• **Exercise tasks**:
**a)** List every calendar year mentioned in the passage about Dr. Eugen Grabscheid, in the order they appear.
**b)** Proceed with the passage about Dr. Eugen Grabscheid by writing what comes next after its final sentence.

Dr. Eugen Grabscheid, the “singers’ doctor” in New York for 40 years, has been gone for over 25 years. And, yet, not a week goes by that one of my patients doesn’t mention his name, always with a smile, recounting a personal anecdote about this eccentric and unique physician. I first met Dr. Grabscheid around 1984, in the early years of my own practice. He had a lasting influence on me—in how I treat patients and, specifically, how I manage singers. I knew him for the last several years of his life and wanted to share some personal memories of this remarkable doctor. Let’s begin with his early life and education.
Eugen Grabscheid was born on September 1, 1904. Although his obituary in the New York Times said that he was born in Austria, he told me that he actually came there, as a young child, from Galicia. This was an area of Europe known as the Pale, originally a part of Imperial Russia where Jews were allowed to settle. Even in this area, Jews were excluded from some cities and often harassed. Grabscheid told me that one of his earliest childhood memories was running across a field with his family, chased by Cossacks.
When he was a young child, Eugen and his family—his brother Michael and his parents—moved to Austria and settled in Baden bei Wien. He attended school and grew up in this small spa town, about 26 kilometers south of Vienna. I know nothing about his early student years, except that he was a good athlete. He was an avid soccer player and eventually became certified as a soccer referee. This skill was to come in handy later.
Around 1920, Grabscheid was accepted as a student at the School of Medicine at the University of Vienna. He graduated as a doctor in 1928. The Vienna medical school was arguably the best medical school in Europe at the time. It had an enrollment of more than 1,000 students, and over half came from other parts of the Austro-Hungarian Empire. A medical degree from Vienna was considered a guarantee of the highest level of medical education and a passport to success, whether you practiced in Bratislava, Ljubljana, or Trieste.

• **Source data**:
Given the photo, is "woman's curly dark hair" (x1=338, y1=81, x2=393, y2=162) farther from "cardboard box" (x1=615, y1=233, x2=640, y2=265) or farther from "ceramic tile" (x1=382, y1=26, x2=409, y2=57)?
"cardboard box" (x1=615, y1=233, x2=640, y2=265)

• **Numbered answers**:
**a)** 1984, 1904, 1920, 1928

**b)**
After World War I, the political climate in Vienna starting to turn toward nationalism, and there was a gradual but increasingly menacing trend that discriminated against Jews. By the time Grabscheid was a medical student, discrimination was the norm, rather than the exception. In order to succeed, Grabscheid had to be inventive. He told me the following story.
The pathology professor at the university was a known Nazi sympathizer, and Grabscheid had to get through his pathology exams somehow. He gradually befriended the professor’s assistant, who was in charge of preparing the specimens for the examination. This young man was studying himself—to be a soccer referee. He and Grabscheid made an arrangement: Grabscheid would tutor him for his soccer referee examination and he, in turn, would teach Grabscheid the specimens that would be used for the examination.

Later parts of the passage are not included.